The Marske XM-1 was an American mid-wing, single-seat, experimental tailless glider that was designed and built by Jim Marske in 1957.

Experimentation with the XM-1 led to the final configuration of the later Marske Pioneer.

==Design and development==
The first of Marske's flying wings was the XM-1, a design inspired by the flying wing designs of Charles Fauvel and Al Backstrom. He built the XM-1 when he was 19 years old. The aircraft went through several versions, each a modification of the same basic airframe as Marske experimented with configurations. The aircraft started off with fins on the wing tips and was later converted to a single fin at the rear of the short fuselage in its "XM-1D" configuration.

The XM-1 was built with a welded steel tube fuselage covered in fiberglass. The 40 ft wing was fabricated from wood and covered with doped aircraft fabric. The wing employed a 14% Fauvel airfoil. The landing gear was a fixed monowheel.

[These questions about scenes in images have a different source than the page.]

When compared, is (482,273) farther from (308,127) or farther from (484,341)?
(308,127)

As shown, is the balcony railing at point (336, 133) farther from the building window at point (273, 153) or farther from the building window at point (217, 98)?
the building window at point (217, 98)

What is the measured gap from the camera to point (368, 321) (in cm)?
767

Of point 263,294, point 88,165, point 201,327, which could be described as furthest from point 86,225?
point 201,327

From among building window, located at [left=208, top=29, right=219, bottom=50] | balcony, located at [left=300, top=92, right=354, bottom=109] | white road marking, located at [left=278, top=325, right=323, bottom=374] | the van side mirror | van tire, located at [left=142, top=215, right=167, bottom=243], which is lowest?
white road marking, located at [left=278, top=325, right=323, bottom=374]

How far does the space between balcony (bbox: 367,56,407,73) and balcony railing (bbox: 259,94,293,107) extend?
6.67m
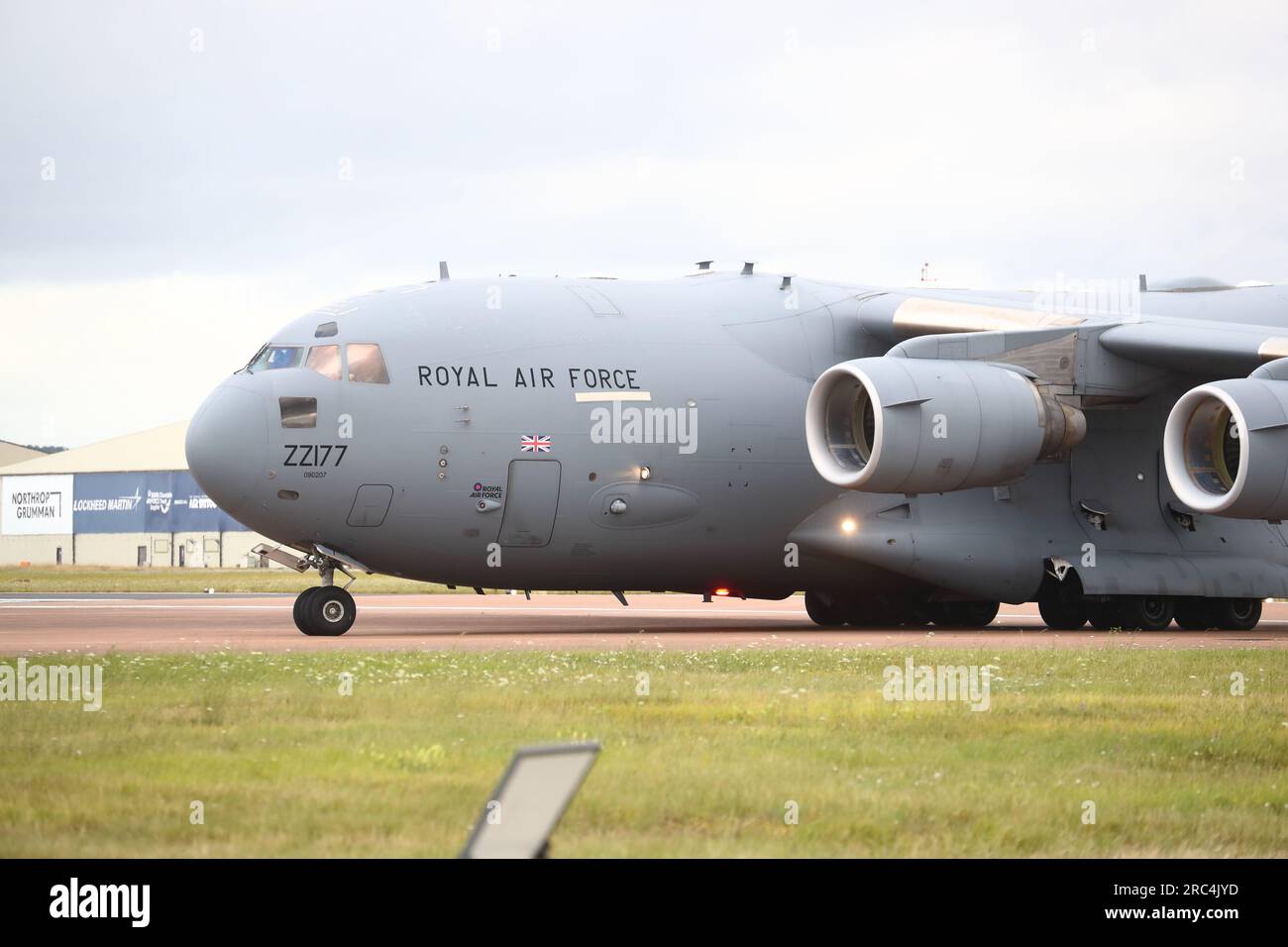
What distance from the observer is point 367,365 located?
17.1m

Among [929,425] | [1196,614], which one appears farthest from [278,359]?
[1196,614]

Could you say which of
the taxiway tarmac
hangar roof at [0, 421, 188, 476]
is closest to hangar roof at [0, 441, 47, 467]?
hangar roof at [0, 421, 188, 476]

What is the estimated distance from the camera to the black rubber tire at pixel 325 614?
1700 centimetres

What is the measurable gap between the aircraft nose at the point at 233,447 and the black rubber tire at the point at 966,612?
9101 millimetres

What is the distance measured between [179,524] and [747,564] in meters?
53.8

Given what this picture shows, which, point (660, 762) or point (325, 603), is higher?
point (660, 762)

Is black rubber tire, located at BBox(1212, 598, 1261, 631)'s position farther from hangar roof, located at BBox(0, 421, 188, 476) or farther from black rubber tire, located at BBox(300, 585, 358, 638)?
hangar roof, located at BBox(0, 421, 188, 476)

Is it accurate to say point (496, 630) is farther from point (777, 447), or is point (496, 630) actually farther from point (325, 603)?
point (777, 447)

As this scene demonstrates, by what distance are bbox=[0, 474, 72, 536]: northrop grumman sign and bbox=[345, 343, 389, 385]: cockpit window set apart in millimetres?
59561

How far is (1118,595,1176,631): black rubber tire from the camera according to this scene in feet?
64.3

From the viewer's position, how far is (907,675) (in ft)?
38.0

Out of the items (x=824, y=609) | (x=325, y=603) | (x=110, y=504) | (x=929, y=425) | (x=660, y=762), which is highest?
(x=929, y=425)

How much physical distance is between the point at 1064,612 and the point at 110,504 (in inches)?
2322

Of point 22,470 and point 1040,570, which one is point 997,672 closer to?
point 1040,570
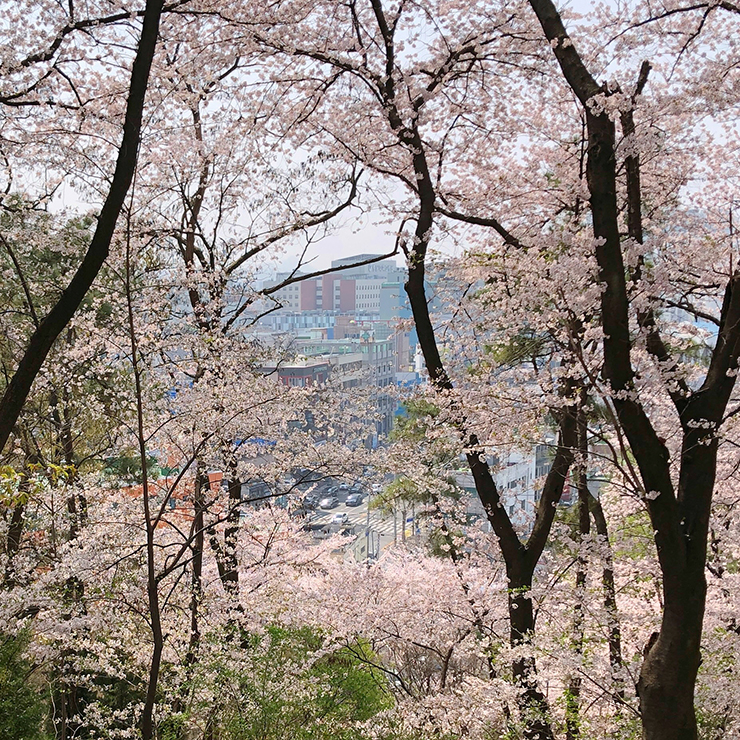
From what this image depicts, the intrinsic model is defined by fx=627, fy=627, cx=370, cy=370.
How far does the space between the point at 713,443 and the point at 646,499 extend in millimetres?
342

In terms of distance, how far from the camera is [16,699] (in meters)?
4.75

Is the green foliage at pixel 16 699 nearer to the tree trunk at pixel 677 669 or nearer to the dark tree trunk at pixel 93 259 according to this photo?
the dark tree trunk at pixel 93 259

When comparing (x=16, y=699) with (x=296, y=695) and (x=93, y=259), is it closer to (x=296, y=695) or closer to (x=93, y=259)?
(x=296, y=695)

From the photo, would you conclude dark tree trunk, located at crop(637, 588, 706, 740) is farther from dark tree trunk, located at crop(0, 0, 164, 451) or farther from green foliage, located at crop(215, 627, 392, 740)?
green foliage, located at crop(215, 627, 392, 740)

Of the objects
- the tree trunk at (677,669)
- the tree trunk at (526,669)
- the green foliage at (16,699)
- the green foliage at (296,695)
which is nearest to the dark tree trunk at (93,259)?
the tree trunk at (677,669)

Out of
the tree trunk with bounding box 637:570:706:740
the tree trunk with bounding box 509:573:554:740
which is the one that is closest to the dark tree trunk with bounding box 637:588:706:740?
the tree trunk with bounding box 637:570:706:740

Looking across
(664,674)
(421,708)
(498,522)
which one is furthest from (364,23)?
(421,708)

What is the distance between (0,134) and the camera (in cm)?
340

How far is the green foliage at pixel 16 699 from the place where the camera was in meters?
4.62

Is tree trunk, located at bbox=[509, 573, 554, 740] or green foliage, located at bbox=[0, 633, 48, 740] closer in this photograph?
tree trunk, located at bbox=[509, 573, 554, 740]

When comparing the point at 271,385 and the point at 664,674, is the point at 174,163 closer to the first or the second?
the point at 271,385

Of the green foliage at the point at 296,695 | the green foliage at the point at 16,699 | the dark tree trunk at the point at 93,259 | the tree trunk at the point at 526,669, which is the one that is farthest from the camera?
the green foliage at the point at 296,695

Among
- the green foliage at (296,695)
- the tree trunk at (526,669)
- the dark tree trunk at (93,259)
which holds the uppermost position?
the dark tree trunk at (93,259)

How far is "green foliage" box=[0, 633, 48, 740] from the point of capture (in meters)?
4.62
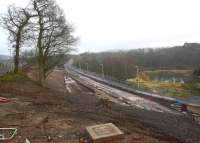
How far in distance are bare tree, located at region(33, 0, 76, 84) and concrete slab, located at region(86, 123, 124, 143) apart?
2724 cm

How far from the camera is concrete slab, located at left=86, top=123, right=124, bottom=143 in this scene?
11023 millimetres

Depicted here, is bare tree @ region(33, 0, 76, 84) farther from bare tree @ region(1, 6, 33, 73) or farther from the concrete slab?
→ the concrete slab

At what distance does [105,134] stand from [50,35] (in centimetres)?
2900

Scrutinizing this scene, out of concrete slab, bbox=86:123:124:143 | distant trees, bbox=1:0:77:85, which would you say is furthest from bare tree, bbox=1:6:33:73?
concrete slab, bbox=86:123:124:143

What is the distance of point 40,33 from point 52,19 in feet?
7.69

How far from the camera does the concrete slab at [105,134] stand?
36.2ft

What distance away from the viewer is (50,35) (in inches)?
1524

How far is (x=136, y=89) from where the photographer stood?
2287 inches

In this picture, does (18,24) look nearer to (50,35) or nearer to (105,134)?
(50,35)

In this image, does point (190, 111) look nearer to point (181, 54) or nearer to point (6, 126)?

Only one XM-1 was built. It was registered with the US Federal Aviation Administration in the Experimental - Amateur-built category.

==Operational history==
The XM-1 was described by Soaring Magazine as "easy to fly". The aircraft was stall and spin proof. Marske sold the aircraft and it went through a series of owners. The XM-1 was later removed from the FAA register and likely no longer exists.

==Variants==

The XM-1 in its "D" configuration with the single central fin and rudder

- XM-1-A
Initial configuration with wing tip fins and rudders.
- XM-1-B
with minor improvements over the XM-1-A
- XM-1-C
Modified with a central fin only.
- XM-1D
Final configuration with a central fin and rudder.